Page excerpt ->
>> Start

WeeklyWorker

04.12.2003

What's in a name?

Mike Macnair takes issue with Dave Craig on republicanism. Dave Craig’s article, ‘Republican slogans and the CPGB’, which shows a remarkable lack of understanding of the arguments CPGB comrades have been putting forward

Dave Craig’s article, ‘Republican slogans and the CPGB’ shows a remarkable lack of understanding of the arguments CPGB comrades, including myself, have been putting forward (Weekly Worker November 20). As a result comrade Craig, the most prominent member of the Revolutionary Democratic Group, almost talks at cross-purposes to us.

How do we fight for republicanism?

Comrade Craig charges the CPGB with reserving our republicanism “for Weekly Worker articles and editorials” and with, conversely, failing to turn republicanism into “practical slogans to use in our interventions in the SA”. Looked at objectively, this charge is topsy-turvy. The Weekly Worker was read by above 8,000 people in the week of November 12-20. This is more than four times the formal membership of the Socialist Alliance, about 20 times the number in attendance at the alliance’s last AGM, and is nearly 300 times the number in attendance at the November 8 meeting to set up the opposition platform in the SA. The Weekly Worker is genuinely the central political instrument of the CPGB and our prime means of fighting for our ideas. We do not reject putting up resolutions to small meetings as a means of fighting for our ideas, but our main effort is on the paper. The fact that the Weekly Worker exists - among other things allowing comrade Craig to write articles in it - reflects the political choice made by CPGB comrades to prioritise the paper. It is in the paper that our democratic republicanism comes across loud and clear.

Behind this charge there is, however, a deeper political difference.

Republicanism and democracy: CPGB retreat?

Comrade Craig’s article quotes extensively from my letter on this issue (November 12). It is a peculiar feature of the article that comrade Craig finds it necessary to add a load of ‘explanatory’ parentheses. Thus:

“He identifies ‘the central political contradiction in contemporary British politics’ as the ‘democratic deficit’ (ie, the republican question). Later he says: ‘The Socialist Alliance’s practical policy has been to attempt to evade this [republican] question by presenting its programme as a series of minor social reforms, as opposed to fundamental political change’ (ie, republican democracy).”

The problem with these explanatory parentheses is that the “democratic deficit” is not the same thing as “the republican question”.

>> End

Your tasks ->
A: In the Weekly Worker article on republicanism, write out the passage between "What's in a" and "fight for republicanism?", inclusive.
B: Answer these questions from the Weekly Worker article on republicanism:
(i) How many people read the Weekly Worker in the week of November 12-20?
(ii) Of which group is Dave Craig named the most prominent member?
(iii) On what date was the meeting held to set up the opposition platform in the SA?
C: Carry on the Weekly Worker article on republicanism, picking up after its final sentence.

Entries supplied ->
>> Start

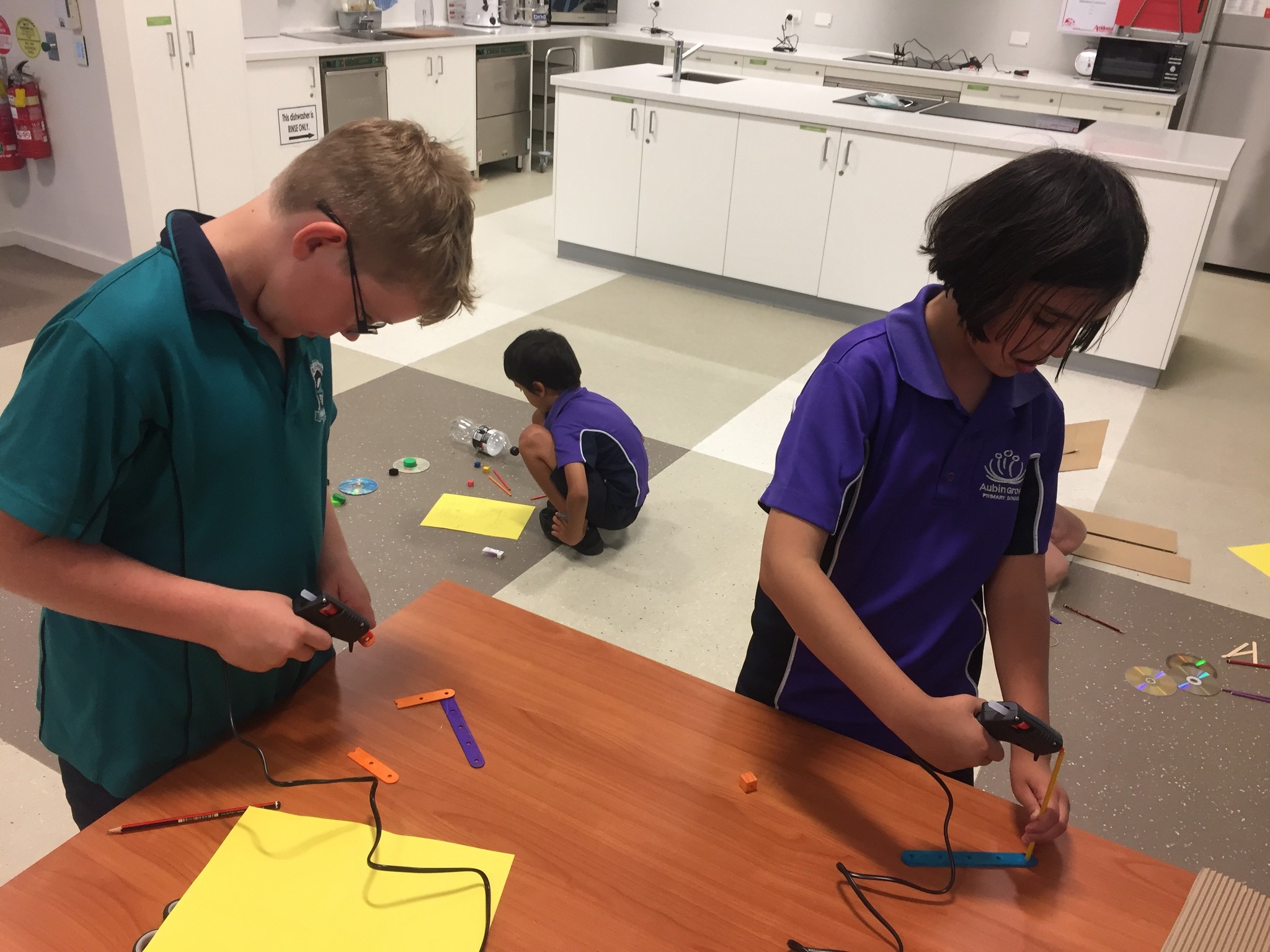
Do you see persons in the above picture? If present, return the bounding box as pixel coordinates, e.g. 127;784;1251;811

>> End
>> Start

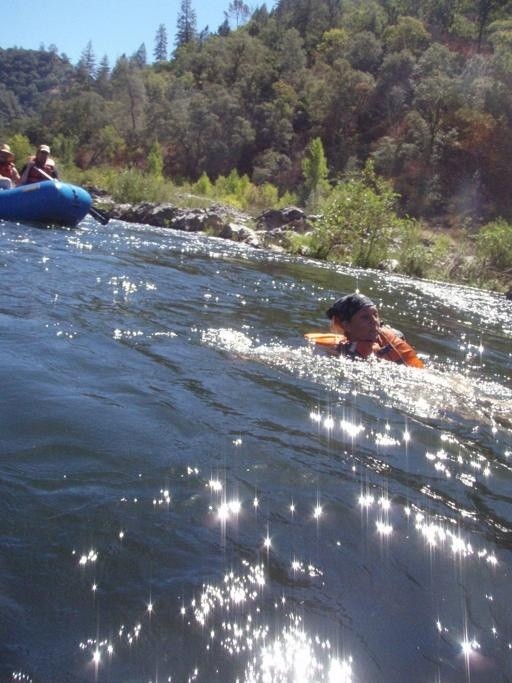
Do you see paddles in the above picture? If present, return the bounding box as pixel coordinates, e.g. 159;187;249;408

>> End

Final answers ->
A:
What's in a name?

Mike Macnair takes issue with Dave Craig on republicanism. Dave Craig’s article, ‘Republican slogans and the CPGB’, which shows a remarkable lack of understanding of the arguments CPGB comrades have been putting forward

Dave Craig’s article, ‘Republican slogans and the CPGB’ shows a remarkable lack of understanding of the arguments CPGB comrades, including myself, have been putting forward (Weekly Worker November 20). As a result comrade Craig, the most prominent member of the Revolutionary Democratic Group, almost talks at cross-purposes to us.

How do we fight for republicanism?

B:
(i) Above 8,000 people.
(ii) The Revolutionary Democratic Group.
(iii) November 8.

C:
If we are to take “the republican question” as ‘getting rid of the monarchy’, the “democratic deficit” is found just as strongly in bourgeois republics like the USA, France and Italy, as in bourgeois constitutional monarchies like the UK, Japan and the Netherlands. This should, in fact, have been apparent from my letter, which described the democratic deficit in terms of “corrupt payments to politicians (‘party political contributions’); by ‘judicial review’ and long-term contractual commitments to private business; and by forms of top-down control both of local government, and of the major political parties” - all of which are found in republics as well as monarchies.

If, on the other hand, we take “the republican question” to be republican political theory as an alternative to rule-of-law liberalism (cf my review of Iseult Honahan in Weekly Worker May 29), then we are no longer talking about a central contradiction in British politics, since republicanism in this sense has not been a major strand in British politics since the defeat of Chartism in the 1840s. (In France or the USA matters are somewhat different). Republicanism in this sense is - as I argued in my review - an important component of Marxist politics. It is not an existing contradiction in mass politics.

Why does comrade Craig in this way use parentheses to misrepresent what I was saying in my letter? The answer is that he is engaged in self-deception. He wants to believe that the CPGB agreed with the RDG on “the republican question” at the time of the adoption of People before profit, but has since engaged in a “shocking retreat”. The trouble is that the evidence for the original agreement of the CPGB with the RDG is rather weak. Yes, we do agree with the RDG that republicanism is a necessary element of a communist (socialist, etc) political minimum programme. This was reflected on November 8 in our vote for the RDG’s resolution which emphasised the political and democratic demands contained in People before profit - see, among other comments, my report of the meeting in the same November 12 issue of the paper. No retreat there.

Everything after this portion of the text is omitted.